Amyloid-beta (Aβ1–42)-induced paralysis in Caenorhabditis elegans is reduced through NHR-49/PPARalpha

Alzheimer´s disease is a neurodegenerative disorder characterized by the misfolding and aggregation of amyloid β (Aβ). Agonists of peroxisomal proliferator-activated receptors (PPARs) are discussed as anti-amyloidogenic compounds, e.g. due to their cholesterol-lowering activities. In a previous study we have shown in Caenorhabditis elegans expressing human Aβ in muscle cells, that inhibition of steroid-signaling, by RNAi of respective members of the signaling pathway or by reducing cellular cholesterol uptake, both increases the nuclear translocation of the foxo transcription factor DAF-16 and concomitantly reduces Aβ-induced paralysis. Using RNAi in the present study we show that NHR-49/PPARalpha inhibits steroidal-signaling upstream of DAF-9, a cytochrome P450-dependent enzyme which generates dafachronic acids as ligands for the nuclear hormone receptor DAF-12, and upstream of DAF-12 itself.
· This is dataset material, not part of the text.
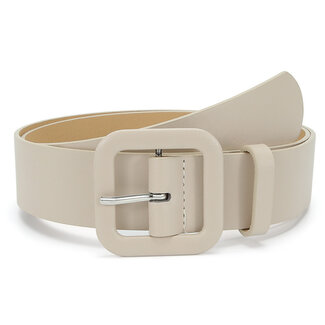 Fashion Favorite Basic Tailleriem - Beige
The NHR-49/PPARalpha agonist fenofibrate reduces Aβ-induced paralysis in dependence on nhr-49 and nuclear translocation of DAF-16. In conclusion, activation of NHR-49/PPARalpha inhibits the steroidal-signaling pathway which increases the nuclear translocation of DAF-16 and inhibits the Aβ-induced phenotype in an Alzheimer model of C. elegans.